___ Information shown ___

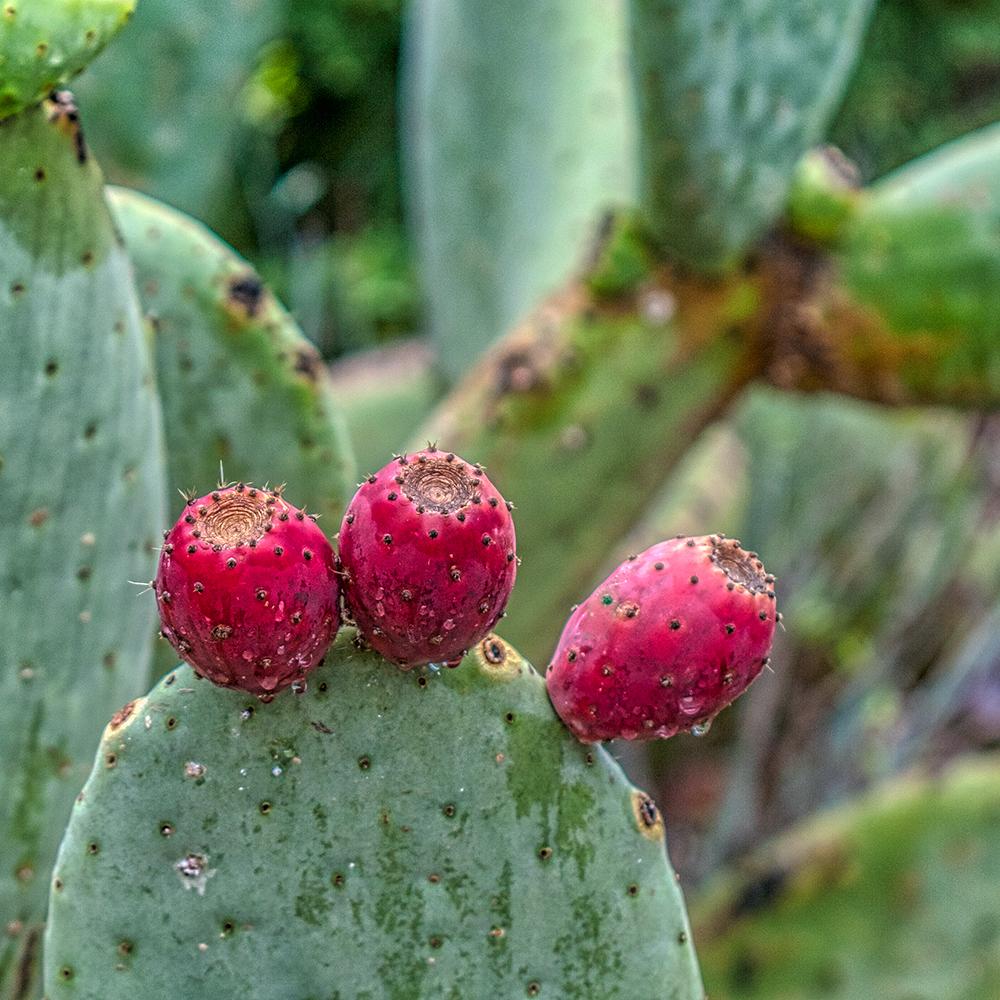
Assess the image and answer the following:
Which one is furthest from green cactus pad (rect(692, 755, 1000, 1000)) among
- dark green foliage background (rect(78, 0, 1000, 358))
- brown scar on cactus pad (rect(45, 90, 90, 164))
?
dark green foliage background (rect(78, 0, 1000, 358))

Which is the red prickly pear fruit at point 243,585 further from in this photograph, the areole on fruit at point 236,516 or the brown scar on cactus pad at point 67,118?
the brown scar on cactus pad at point 67,118

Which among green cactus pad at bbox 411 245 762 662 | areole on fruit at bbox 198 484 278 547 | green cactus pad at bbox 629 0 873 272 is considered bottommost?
green cactus pad at bbox 411 245 762 662

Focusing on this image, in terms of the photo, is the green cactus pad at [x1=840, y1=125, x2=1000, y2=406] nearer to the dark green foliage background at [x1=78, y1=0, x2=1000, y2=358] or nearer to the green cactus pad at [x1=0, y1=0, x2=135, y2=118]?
the green cactus pad at [x1=0, y1=0, x2=135, y2=118]

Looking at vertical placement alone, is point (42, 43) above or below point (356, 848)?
above

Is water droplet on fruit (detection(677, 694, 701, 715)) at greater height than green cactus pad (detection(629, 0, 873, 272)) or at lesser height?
greater

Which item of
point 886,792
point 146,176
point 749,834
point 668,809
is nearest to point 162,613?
point 886,792

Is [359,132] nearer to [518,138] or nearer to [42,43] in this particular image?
[518,138]

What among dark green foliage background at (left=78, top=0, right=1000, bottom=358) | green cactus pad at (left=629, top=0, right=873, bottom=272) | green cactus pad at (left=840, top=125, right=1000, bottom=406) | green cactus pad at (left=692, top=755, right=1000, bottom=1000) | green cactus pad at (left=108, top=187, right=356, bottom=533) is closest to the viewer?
green cactus pad at (left=108, top=187, right=356, bottom=533)

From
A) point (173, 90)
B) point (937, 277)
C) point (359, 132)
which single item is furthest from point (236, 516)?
point (359, 132)
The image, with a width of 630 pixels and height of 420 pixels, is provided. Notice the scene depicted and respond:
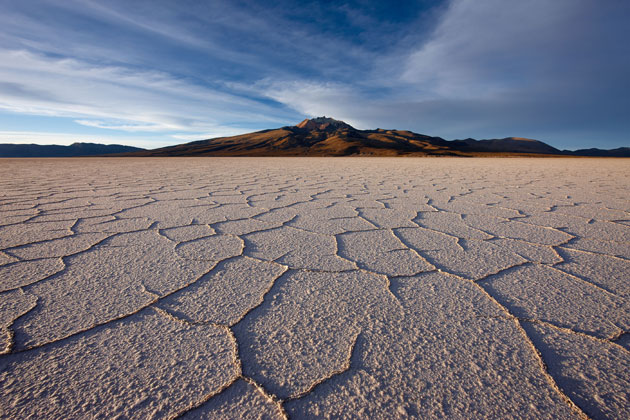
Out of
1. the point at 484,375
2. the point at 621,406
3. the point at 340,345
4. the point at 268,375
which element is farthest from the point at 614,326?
the point at 268,375

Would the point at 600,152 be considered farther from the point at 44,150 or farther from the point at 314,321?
the point at 44,150

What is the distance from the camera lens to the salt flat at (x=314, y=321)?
667 mm

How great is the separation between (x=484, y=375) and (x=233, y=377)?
24.7 inches

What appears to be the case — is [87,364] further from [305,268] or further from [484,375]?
[484,375]

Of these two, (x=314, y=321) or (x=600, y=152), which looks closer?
(x=314, y=321)

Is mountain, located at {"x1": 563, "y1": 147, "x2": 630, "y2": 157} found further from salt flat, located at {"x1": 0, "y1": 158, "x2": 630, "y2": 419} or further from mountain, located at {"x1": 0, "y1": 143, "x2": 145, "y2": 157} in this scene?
mountain, located at {"x1": 0, "y1": 143, "x2": 145, "y2": 157}

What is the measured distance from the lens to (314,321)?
0.95 m

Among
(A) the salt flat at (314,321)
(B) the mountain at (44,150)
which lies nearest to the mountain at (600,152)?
(A) the salt flat at (314,321)

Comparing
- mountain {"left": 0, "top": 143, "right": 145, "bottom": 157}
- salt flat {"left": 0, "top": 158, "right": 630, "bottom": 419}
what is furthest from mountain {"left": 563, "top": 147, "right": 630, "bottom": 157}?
mountain {"left": 0, "top": 143, "right": 145, "bottom": 157}

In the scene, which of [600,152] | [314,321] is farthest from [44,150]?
[600,152]

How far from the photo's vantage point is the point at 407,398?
0.67 metres

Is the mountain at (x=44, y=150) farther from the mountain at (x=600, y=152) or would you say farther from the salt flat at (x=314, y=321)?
the mountain at (x=600, y=152)

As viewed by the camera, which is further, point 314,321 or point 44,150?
point 44,150

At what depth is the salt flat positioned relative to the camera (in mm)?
667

___

The problem: Put the items from the line containing "At what depth" through the end of the items into a Markdown table with the columns Row and Line, one line per row, leaving out blank lines.

Expected answer:
| Row | Line |
|---|---|
| 1 | At what depth is the salt flat positioned relative to the camera (in mm)? |
| 2 | 667 |